--- TO DO ---
Copy out the lines starting with the one containing "In the context" and going on through the one containing "293 centimetres", with no changes.

(Entries on spatial positioning)
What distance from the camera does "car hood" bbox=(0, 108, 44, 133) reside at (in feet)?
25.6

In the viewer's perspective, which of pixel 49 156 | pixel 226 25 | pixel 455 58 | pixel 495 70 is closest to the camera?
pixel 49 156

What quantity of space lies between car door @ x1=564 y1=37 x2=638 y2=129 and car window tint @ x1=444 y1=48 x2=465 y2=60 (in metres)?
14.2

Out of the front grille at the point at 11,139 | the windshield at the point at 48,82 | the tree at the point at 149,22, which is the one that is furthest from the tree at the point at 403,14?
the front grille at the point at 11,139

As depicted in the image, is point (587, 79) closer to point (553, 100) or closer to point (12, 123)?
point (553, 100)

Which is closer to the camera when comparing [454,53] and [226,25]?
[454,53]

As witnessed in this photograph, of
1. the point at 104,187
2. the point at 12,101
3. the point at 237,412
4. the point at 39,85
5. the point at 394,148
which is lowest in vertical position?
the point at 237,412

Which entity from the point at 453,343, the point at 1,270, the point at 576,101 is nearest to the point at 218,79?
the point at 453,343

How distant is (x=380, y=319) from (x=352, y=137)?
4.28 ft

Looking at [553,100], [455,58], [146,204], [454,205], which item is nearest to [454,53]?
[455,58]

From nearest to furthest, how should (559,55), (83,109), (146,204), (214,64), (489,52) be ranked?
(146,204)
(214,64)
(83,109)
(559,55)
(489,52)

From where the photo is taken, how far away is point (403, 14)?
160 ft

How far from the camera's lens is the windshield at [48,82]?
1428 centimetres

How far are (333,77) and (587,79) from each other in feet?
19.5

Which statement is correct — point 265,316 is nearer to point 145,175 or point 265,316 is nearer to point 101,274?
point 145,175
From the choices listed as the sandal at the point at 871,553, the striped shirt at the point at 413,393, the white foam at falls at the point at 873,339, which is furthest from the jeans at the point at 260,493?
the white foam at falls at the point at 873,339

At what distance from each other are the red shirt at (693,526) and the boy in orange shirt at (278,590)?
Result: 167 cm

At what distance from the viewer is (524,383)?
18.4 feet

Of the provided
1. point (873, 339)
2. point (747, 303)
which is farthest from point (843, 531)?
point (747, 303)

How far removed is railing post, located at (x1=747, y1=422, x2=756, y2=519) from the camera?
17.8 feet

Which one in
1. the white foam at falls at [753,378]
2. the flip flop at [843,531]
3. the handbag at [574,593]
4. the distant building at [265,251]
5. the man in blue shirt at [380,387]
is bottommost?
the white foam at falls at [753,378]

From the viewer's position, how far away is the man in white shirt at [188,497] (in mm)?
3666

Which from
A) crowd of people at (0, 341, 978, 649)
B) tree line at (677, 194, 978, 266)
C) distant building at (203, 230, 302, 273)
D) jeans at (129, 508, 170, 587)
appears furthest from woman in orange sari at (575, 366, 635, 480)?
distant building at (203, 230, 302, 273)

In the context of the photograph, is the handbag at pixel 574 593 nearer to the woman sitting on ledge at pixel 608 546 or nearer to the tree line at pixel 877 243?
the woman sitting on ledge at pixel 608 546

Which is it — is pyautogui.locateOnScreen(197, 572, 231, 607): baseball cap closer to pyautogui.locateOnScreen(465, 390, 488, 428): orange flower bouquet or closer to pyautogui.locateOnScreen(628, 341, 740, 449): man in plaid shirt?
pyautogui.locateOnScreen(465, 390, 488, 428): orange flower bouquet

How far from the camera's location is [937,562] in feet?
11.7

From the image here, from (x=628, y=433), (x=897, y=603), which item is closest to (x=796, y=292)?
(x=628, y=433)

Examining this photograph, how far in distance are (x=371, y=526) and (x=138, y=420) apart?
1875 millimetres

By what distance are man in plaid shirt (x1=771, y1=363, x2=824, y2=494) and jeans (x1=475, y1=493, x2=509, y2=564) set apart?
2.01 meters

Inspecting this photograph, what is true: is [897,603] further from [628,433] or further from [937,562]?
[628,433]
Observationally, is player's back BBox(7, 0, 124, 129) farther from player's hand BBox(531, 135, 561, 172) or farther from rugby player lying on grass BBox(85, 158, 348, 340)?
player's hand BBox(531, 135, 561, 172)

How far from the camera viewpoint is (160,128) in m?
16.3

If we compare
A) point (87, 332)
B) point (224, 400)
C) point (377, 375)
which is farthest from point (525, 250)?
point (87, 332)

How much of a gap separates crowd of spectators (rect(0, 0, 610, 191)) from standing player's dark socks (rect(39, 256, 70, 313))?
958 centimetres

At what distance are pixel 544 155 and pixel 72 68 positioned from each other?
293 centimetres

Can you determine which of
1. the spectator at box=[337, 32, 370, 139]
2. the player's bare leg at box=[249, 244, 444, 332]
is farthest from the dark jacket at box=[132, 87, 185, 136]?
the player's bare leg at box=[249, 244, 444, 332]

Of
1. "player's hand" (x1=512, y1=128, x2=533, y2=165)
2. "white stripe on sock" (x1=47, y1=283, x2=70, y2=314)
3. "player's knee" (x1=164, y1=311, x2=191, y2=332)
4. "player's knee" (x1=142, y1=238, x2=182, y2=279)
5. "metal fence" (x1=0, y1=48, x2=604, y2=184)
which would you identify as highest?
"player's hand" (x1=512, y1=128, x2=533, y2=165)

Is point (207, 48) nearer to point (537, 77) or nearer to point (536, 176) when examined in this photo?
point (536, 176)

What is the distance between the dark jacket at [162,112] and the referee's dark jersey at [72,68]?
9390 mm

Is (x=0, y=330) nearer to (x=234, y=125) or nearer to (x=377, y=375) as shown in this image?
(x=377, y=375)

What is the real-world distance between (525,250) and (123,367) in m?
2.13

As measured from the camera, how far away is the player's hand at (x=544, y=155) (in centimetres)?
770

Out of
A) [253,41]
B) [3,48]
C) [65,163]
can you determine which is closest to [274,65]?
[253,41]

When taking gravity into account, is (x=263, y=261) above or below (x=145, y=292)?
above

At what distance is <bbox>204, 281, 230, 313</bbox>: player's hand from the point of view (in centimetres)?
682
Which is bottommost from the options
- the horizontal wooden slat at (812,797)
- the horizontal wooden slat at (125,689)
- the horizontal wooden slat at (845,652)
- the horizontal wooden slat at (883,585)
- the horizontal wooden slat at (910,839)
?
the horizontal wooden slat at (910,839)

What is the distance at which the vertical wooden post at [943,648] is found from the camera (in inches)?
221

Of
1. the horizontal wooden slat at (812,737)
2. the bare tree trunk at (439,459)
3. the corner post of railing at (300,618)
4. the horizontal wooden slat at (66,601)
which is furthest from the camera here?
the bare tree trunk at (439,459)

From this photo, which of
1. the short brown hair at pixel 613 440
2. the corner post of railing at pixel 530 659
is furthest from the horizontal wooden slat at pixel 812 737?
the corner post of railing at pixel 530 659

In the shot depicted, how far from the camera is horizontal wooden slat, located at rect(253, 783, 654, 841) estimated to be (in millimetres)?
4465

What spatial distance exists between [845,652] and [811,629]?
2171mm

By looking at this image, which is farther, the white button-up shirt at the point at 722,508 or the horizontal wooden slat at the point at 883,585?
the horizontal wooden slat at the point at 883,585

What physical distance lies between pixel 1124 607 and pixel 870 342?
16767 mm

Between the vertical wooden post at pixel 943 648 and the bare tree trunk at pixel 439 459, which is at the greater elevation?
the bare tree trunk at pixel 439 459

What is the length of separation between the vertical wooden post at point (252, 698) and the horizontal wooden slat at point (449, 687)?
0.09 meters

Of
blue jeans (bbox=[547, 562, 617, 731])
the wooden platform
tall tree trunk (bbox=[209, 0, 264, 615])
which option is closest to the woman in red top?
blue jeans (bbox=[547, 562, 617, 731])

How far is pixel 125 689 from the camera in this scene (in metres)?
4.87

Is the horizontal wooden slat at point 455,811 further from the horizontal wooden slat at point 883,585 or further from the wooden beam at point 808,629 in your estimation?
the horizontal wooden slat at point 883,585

--- THE ANSWER ---
In the context of the photograph, is the handbag at pixel 574 593 nearer to the woman sitting on ledge at pixel 608 546 or nearer to the tree line at pixel 877 243?
the woman sitting on ledge at pixel 608 546

Which is it — is pyautogui.locateOnScreen(197, 572, 231, 607): baseball cap closer to pyautogui.locateOnScreen(465, 390, 488, 428): orange flower bouquet or closer to pyautogui.locateOnScreen(628, 341, 740, 449): man in plaid shirt?
pyautogui.locateOnScreen(465, 390, 488, 428): orange flower bouquet

How far from the camera's location is [937,562] in feet?
11.7

From the image here, from (x=628, y=433), (x=897, y=603), which item is closest to (x=796, y=292)?
(x=628, y=433)

Examining this photograph, how far in distance are (x=371, y=526) and (x=138, y=420) apart?
1875 millimetres

By what distance are man in plaid shirt (x1=771, y1=363, x2=824, y2=494) and jeans (x1=475, y1=493, x2=509, y2=564) set apart?
2.01 meters

Inspecting this photograph, what is true: is [897,603] further from [628,433] or further from [937,562]?
[628,433]
Observationally, is player's back BBox(7, 0, 124, 129) farther from player's hand BBox(531, 135, 561, 172) or farther from rugby player lying on grass BBox(85, 158, 348, 340)?
player's hand BBox(531, 135, 561, 172)

How far from the camera viewpoint is (160,128) in m?
16.3

If we compare
A) point (87, 332)
B) point (224, 400)
C) point (377, 375)
which is farthest from point (525, 250)?
point (87, 332)

How much of a gap separates crowd of spectators (rect(0, 0, 610, 191)) from standing player's dark socks (rect(39, 256, 70, 313))?
958 centimetres

At what distance are pixel 544 155 and pixel 72 68 positioned from each other?
293 centimetres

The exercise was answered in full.